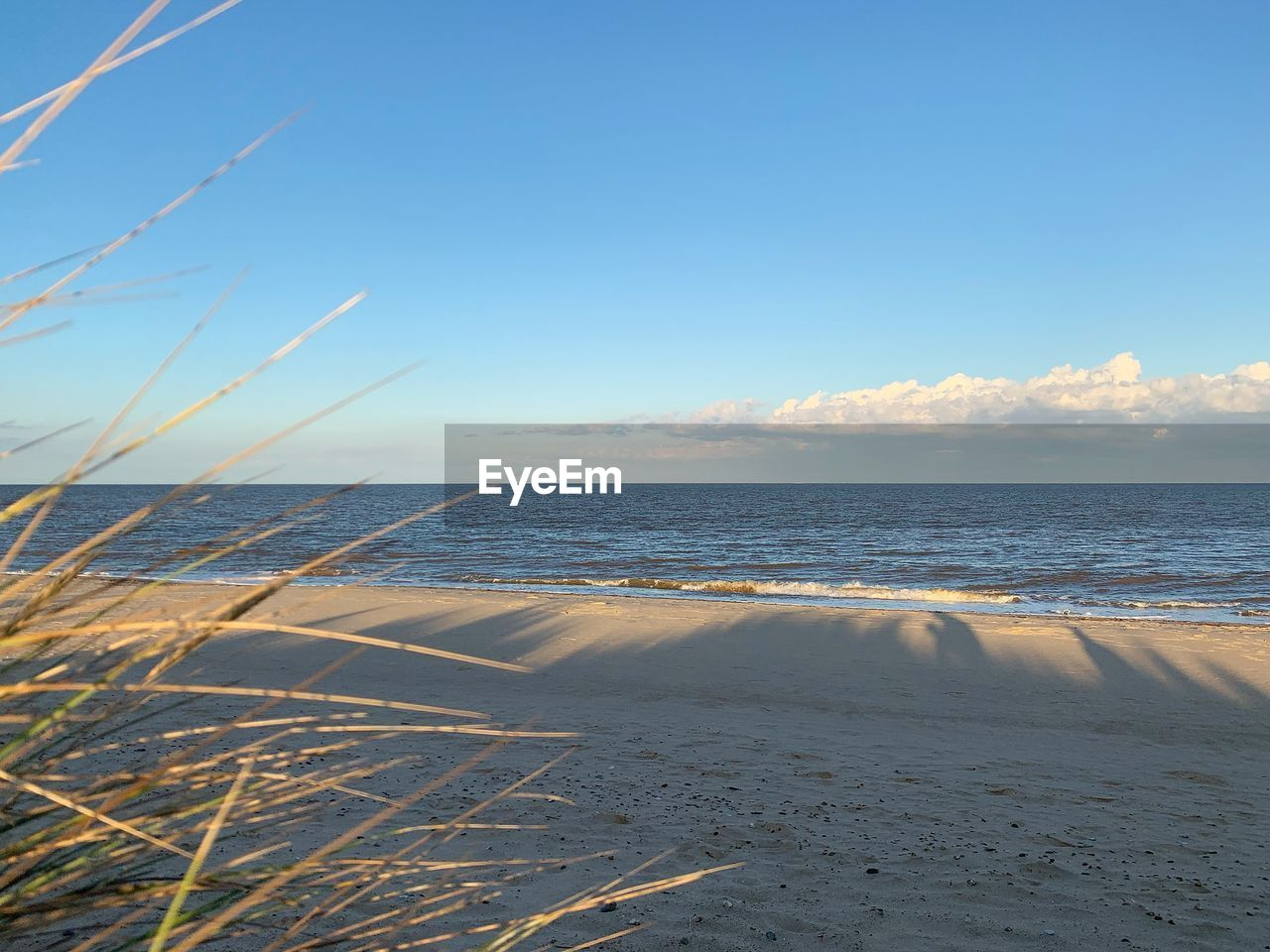 sea, water, sky, beach, land, tranquility, tranquil scene, beauty in nature, scenics - nature, sand, horizon over water, horizon, nature, no people, cloud - sky, sunlight, non-urban scene, day, idyllic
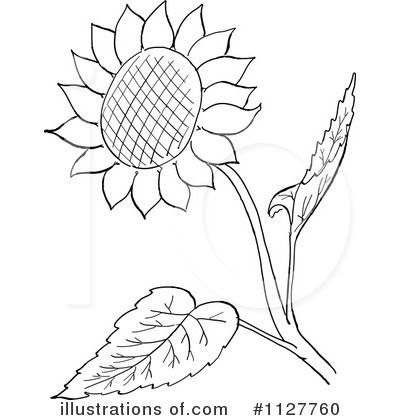 black and white sunflower clipart.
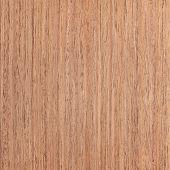 Walnut Wood Veneer, Tree Background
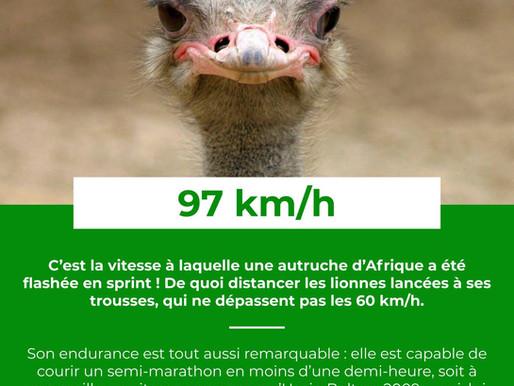 Le Saviez-Vous ? #37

··········

- **What the task asks**: Would you retype every line shown above exactly, leaving the pictures aside?

- **Written solution**:
 sea, water, sky, beach, land, tranquility, tranquil scene, beauty in nature, scenics - nature, sand, horizon over water, horizon, nature, no people, cloud - sky, sunlight, non-urban scene, day, idyllic
 black and white sunflower clipart.
 Walnut Wood Veneer, Tree Background
 Le Saviez-Vous ? #37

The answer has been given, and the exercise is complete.